→ Task goal: Please output the records below in full, exactly as given, but without the images.
──────── Supplied entries
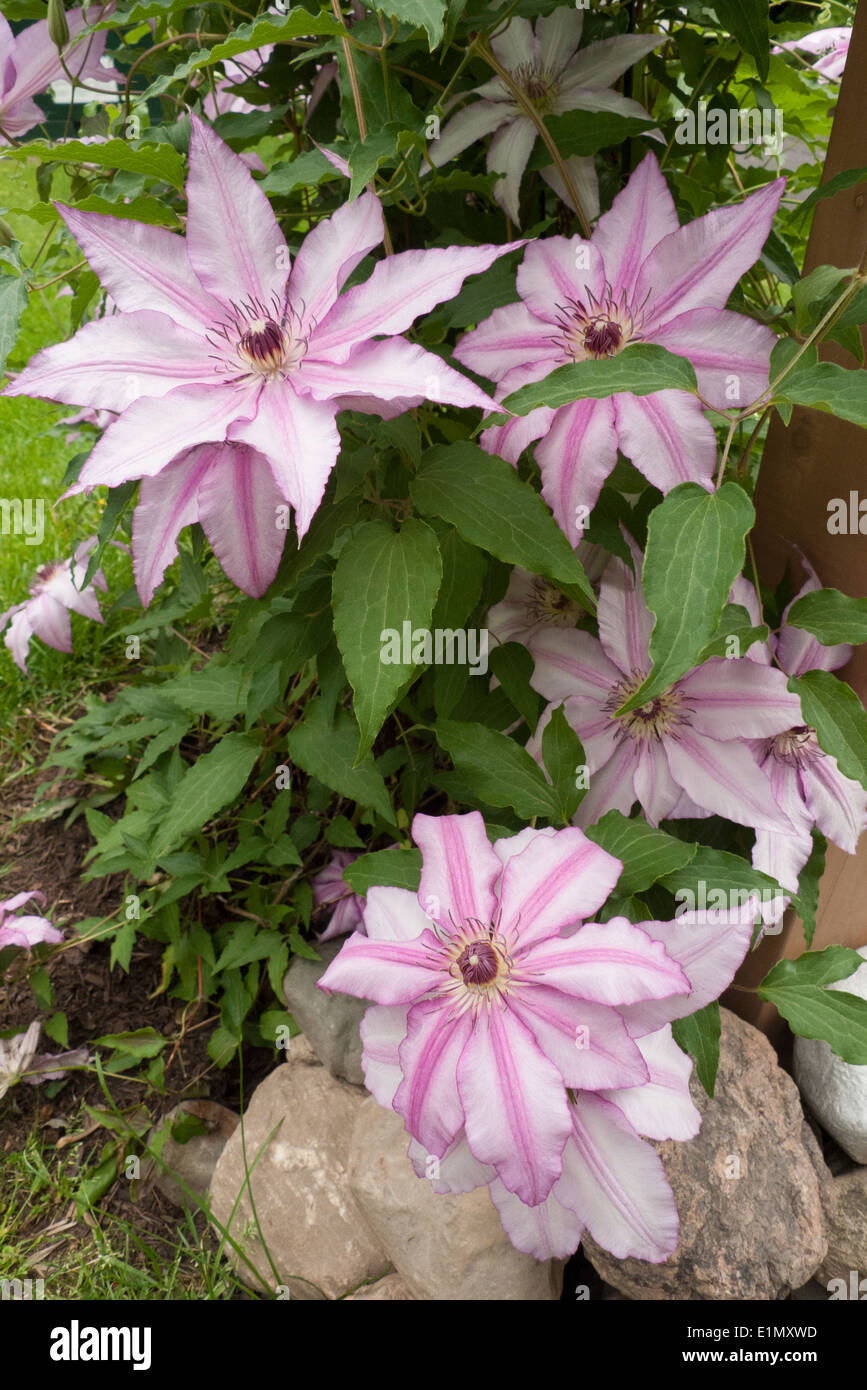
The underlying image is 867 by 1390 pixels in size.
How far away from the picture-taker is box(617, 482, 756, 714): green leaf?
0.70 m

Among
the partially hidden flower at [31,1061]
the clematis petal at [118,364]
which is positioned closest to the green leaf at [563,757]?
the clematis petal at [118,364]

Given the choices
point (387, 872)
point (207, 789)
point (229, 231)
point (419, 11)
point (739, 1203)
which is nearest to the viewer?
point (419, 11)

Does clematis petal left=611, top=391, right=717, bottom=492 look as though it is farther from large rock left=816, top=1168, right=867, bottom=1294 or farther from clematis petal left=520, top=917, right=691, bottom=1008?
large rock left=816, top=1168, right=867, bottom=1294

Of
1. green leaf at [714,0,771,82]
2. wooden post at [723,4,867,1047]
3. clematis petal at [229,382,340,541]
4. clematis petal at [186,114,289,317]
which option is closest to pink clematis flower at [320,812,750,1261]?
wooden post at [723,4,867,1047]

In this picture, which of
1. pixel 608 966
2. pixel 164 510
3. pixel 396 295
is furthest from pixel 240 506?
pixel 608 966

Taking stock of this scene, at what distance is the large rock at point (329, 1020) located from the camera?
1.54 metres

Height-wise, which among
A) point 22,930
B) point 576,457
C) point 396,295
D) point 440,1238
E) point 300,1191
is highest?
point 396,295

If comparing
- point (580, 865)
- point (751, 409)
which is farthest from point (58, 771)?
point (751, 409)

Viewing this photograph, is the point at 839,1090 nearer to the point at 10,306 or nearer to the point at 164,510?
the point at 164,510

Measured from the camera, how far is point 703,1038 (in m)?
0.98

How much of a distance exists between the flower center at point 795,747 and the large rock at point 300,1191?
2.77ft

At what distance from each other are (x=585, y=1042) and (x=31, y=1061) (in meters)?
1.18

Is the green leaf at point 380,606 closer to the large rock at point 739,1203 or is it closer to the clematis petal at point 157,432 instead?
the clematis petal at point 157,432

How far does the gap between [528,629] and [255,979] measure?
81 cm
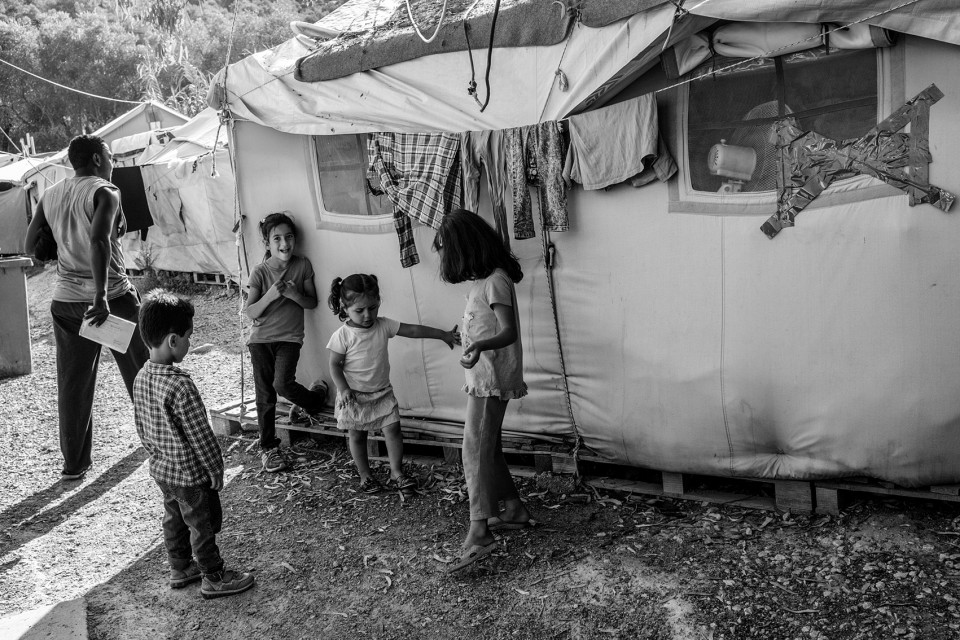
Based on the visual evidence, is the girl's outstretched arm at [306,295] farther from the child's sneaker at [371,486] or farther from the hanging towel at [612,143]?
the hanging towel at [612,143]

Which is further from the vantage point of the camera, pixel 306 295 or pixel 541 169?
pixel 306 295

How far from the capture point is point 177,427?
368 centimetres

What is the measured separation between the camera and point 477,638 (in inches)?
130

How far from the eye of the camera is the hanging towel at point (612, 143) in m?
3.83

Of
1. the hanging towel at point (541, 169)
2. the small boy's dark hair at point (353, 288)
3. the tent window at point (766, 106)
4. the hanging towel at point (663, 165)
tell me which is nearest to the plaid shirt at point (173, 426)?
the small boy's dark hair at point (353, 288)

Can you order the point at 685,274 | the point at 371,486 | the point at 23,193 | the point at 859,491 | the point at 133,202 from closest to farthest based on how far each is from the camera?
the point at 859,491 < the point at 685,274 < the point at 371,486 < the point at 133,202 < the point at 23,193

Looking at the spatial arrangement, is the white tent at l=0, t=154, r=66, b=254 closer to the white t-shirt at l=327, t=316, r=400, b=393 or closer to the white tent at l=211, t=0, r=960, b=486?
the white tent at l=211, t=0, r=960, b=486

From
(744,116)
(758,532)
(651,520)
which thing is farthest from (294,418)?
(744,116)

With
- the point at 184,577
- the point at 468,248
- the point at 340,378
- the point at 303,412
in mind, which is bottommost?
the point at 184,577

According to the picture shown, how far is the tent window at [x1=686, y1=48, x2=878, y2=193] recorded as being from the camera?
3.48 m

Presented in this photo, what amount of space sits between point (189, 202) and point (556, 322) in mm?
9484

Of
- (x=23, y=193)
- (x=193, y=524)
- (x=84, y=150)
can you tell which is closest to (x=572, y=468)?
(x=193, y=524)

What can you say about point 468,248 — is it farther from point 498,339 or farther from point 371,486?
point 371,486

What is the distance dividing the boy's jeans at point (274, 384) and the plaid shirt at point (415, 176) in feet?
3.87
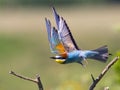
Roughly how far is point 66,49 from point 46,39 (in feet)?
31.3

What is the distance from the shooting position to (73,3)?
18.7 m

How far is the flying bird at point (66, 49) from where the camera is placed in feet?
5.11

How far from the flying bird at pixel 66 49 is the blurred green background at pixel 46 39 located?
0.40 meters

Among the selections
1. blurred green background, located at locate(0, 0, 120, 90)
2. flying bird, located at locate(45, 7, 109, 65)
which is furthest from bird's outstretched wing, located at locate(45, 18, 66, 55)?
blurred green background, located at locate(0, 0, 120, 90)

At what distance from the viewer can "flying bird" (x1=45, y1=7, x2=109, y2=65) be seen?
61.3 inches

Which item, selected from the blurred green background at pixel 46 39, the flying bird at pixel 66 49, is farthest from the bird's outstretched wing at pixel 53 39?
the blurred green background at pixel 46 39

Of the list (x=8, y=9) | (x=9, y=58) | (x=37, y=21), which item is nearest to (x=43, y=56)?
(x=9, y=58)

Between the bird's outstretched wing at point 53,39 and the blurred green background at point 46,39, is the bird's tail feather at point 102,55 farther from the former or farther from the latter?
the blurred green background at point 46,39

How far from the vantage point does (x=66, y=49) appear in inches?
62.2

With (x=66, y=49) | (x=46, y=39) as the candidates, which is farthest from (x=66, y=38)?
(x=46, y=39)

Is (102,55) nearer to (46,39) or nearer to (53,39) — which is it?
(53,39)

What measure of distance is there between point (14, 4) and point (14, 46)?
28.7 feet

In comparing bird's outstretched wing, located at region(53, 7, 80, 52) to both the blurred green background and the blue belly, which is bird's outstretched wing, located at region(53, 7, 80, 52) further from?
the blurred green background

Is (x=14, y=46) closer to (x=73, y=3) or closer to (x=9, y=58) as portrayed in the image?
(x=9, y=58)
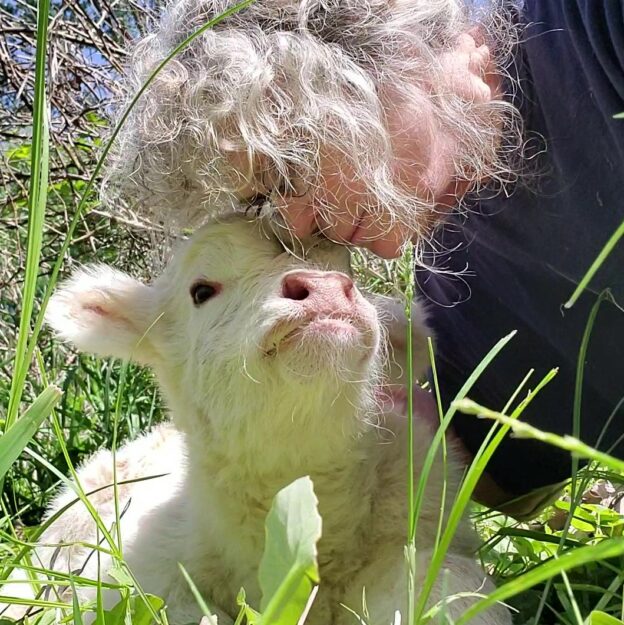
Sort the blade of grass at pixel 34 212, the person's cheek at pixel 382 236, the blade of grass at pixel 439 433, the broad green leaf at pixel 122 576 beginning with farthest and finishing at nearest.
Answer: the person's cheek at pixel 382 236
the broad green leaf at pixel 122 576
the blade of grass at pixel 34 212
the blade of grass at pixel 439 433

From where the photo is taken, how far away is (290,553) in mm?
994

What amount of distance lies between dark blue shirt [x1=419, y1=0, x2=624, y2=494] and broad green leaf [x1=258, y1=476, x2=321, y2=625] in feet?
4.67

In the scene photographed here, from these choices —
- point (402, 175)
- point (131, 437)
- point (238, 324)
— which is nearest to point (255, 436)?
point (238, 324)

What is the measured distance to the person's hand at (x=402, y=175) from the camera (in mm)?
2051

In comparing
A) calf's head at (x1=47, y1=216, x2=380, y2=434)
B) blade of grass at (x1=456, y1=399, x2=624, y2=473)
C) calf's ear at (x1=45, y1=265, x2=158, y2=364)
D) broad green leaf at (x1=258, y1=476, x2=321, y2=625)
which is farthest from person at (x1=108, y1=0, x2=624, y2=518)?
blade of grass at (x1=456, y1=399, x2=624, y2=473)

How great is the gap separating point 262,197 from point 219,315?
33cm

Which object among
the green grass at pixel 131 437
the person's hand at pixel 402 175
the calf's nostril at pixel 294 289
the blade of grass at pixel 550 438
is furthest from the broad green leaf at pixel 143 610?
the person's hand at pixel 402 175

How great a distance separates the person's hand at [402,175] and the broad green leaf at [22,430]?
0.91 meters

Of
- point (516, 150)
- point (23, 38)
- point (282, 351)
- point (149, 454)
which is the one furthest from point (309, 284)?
────────────────
→ Final answer:
The underlying image is 867 by 1390 pixels in size.
How far away from the picture-taker is box(617, 482, 756, 714): green leaf?
0.70 m

Among
the partially hidden flower at [31,1061]
the clematis petal at [118,364]
which is positioned closest to the green leaf at [563,757]?
the clematis petal at [118,364]

Given the choices
point (387, 872)
point (207, 789)
point (229, 231)
point (419, 11)
point (739, 1203)
which is nearest to the viewer?
point (419, 11)

Does clematis petal left=611, top=391, right=717, bottom=492 look as though it is farther from large rock left=816, top=1168, right=867, bottom=1294 or farther from clematis petal left=520, top=917, right=691, bottom=1008?
large rock left=816, top=1168, right=867, bottom=1294

Of
1. green leaf at [714,0,771,82]
2. wooden post at [723,4,867,1047]
3. clematis petal at [229,382,340,541]
4. clematis petal at [186,114,289,317]
which option is closest to pink clematis flower at [320,812,750,1261]?
wooden post at [723,4,867,1047]

In this picture, which of
1. pixel 608 966
2. pixel 164 510
3. pixel 396 295
is furthest from pixel 240 506?
pixel 608 966

Taking stock of this scene, at what distance is the large rock at point (329, 1020) located from the camera?
1.54 metres

Height-wise, which among
A) point 22,930
B) point 576,457
C) point 396,295
D) point 440,1238
E) point 300,1191
is highest?
point 396,295

If comparing
- point (580, 865)
- point (751, 409)
which is farthest from point (58, 771)?
point (751, 409)

Viewing this photograph, is the point at 839,1090 nearer to the point at 10,306 or nearer to the point at 164,510?
the point at 164,510

Measured from the camera, how far is point 703,1038 (in m)?
0.98

How much of a distance exists between the flower center at point 795,747 and the large rock at point 300,1191?
2.77ft

At what distance from each other are (x=585, y=1042) and (x=31, y=1061) (in meters)?
1.18

Is the green leaf at point 380,606 closer to the large rock at point 739,1203 or is it closer to the clematis petal at point 157,432 instead?
the clematis petal at point 157,432

How far does the gap between [528,629] and [255,979] measure?
81 cm
Based on the visual evidence, is the girl's outstretched arm at [306,295] farther from the child's sneaker at [371,486] or farther from the hanging towel at [612,143]?
the hanging towel at [612,143]

Which is further from the vantage point of the camera, pixel 306 295 or pixel 541 169?
pixel 306 295

How far from the capture point is point 177,427?
368 centimetres

What is the measured separation between the camera and point 477,638 (in inches)?
130

How far from the eye of the camera is the hanging towel at point (612, 143) in m?
3.83

Of
1. the hanging towel at point (541, 169)
2. the small boy's dark hair at point (353, 288)
3. the tent window at point (766, 106)
4. the hanging towel at point (663, 165)
tell me which is nearest to the plaid shirt at point (173, 426)?
the small boy's dark hair at point (353, 288)

Can you order the point at 685,274 | the point at 371,486 | the point at 23,193 | the point at 859,491 | the point at 133,202 from closest to farthest based on how far each is from the camera?
the point at 859,491 < the point at 685,274 < the point at 371,486 < the point at 133,202 < the point at 23,193

Looking at the spatial arrangement, is the white tent at l=0, t=154, r=66, b=254 closer to the white t-shirt at l=327, t=316, r=400, b=393 or closer to the white tent at l=211, t=0, r=960, b=486?
the white tent at l=211, t=0, r=960, b=486

From
(744,116)
(758,532)
(651,520)
which thing is farthest from (294,418)?
(744,116)

With
- the point at 184,577
- the point at 468,248
- the point at 340,378
- the point at 303,412
in mind, which is bottommost?
the point at 184,577

According to the picture shown, how far is the tent window at [x1=686, y1=48, x2=878, y2=193] recorded as being from the camera?
3.48 m

Presented in this photo, what amount of space sits between point (189, 202) and point (556, 322) in mm?
9484

Of
- (x=23, y=193)
- (x=193, y=524)
- (x=84, y=150)
can you tell which is closest to (x=572, y=468)?
(x=193, y=524)

What can you say about point 468,248 — is it farther from point 498,339 or farther from point 371,486?
point 371,486

What is the distance dividing the boy's jeans at point (274, 384) and the plaid shirt at point (415, 176) in feet?
3.87
Roughly how far is point 66,49 from point 46,39 (in feet)?
31.3

What is the distance from the shooting position to (73,3)?
18.7 m

How far is the flying bird at point (66, 49) from where the camera is placed in feet?
5.11

How far from the flying bird at pixel 66 49 is the blurred green background at pixel 46 39 located?
0.40 meters

Among the selections
1. blurred green background, located at locate(0, 0, 120, 90)
2. flying bird, located at locate(45, 7, 109, 65)
which is furthest from bird's outstretched wing, located at locate(45, 18, 66, 55)?
blurred green background, located at locate(0, 0, 120, 90)

At what distance from the viewer can "flying bird" (x1=45, y1=7, x2=109, y2=65) be seen?
61.3 inches

Which item, selected from the blurred green background at pixel 46 39, the flying bird at pixel 66 49, is farthest from the bird's outstretched wing at pixel 53 39?
the blurred green background at pixel 46 39

Of the list (x=8, y=9) | (x=9, y=58) | (x=37, y=21), which item is nearest to (x=43, y=56)?
(x=9, y=58)

Between the bird's outstretched wing at point 53,39 and the blurred green background at point 46,39, is the bird's tail feather at point 102,55 farther from the former or farther from the latter?
the blurred green background at point 46,39

How far from the vantage point does (x=66, y=49) appear in inches?
62.2

With (x=66, y=49) | (x=46, y=39) as the candidates, which is farthest from (x=66, y=38)?
(x=46, y=39)

Is (102,55) nearer to (46,39) or nearer to (53,39) — which is it?
(53,39)

What measure of distance is there between point (14, 4) and point (14, 46)?
28.7 feet

In comparing bird's outstretched wing, located at region(53, 7, 80, 52) to both the blurred green background and the blue belly, which is bird's outstretched wing, located at region(53, 7, 80, 52) further from?
the blurred green background

Is (x=14, y=46) closer to (x=73, y=3) or closer to (x=9, y=58) as portrayed in the image?
(x=9, y=58)
Sort the blade of grass at pixel 34 212, the person's cheek at pixel 382 236, the blade of grass at pixel 439 433, the broad green leaf at pixel 122 576 beginning with farthest and finishing at nearest.
Answer: the person's cheek at pixel 382 236
the broad green leaf at pixel 122 576
the blade of grass at pixel 34 212
the blade of grass at pixel 439 433

From where the photo is taken, how far away is (290,553) in mm?
994

What amount of distance lies between dark blue shirt [x1=419, y1=0, x2=624, y2=494] and broad green leaf [x1=258, y1=476, x2=321, y2=625] in feet?
4.67

In the scene photographed here, from these choices —
- point (402, 175)
- point (131, 437)
- point (238, 324)
— which is nearest to point (255, 436)?
point (238, 324)

What is the measured distance to the person's hand at (x=402, y=175) from the camera (in mm)?
2051

In comparing
A) calf's head at (x1=47, y1=216, x2=380, y2=434)
B) blade of grass at (x1=456, y1=399, x2=624, y2=473)
C) calf's ear at (x1=45, y1=265, x2=158, y2=364)
D) broad green leaf at (x1=258, y1=476, x2=321, y2=625)
which is farthest from person at (x1=108, y1=0, x2=624, y2=518)?
blade of grass at (x1=456, y1=399, x2=624, y2=473)

How great is the gap separating point 262,197 from point 219,315?
33cm

Which object among
the green grass at pixel 131 437
the person's hand at pixel 402 175
the calf's nostril at pixel 294 289
the blade of grass at pixel 550 438
is furthest from the broad green leaf at pixel 143 610?
the person's hand at pixel 402 175

How great a distance separates the person's hand at [402,175] and the broad green leaf at [22,430]?
0.91 meters

Of
- point (516, 150)
- point (23, 38)
- point (282, 351)
- point (149, 454)
which is the one furthest from point (309, 284)?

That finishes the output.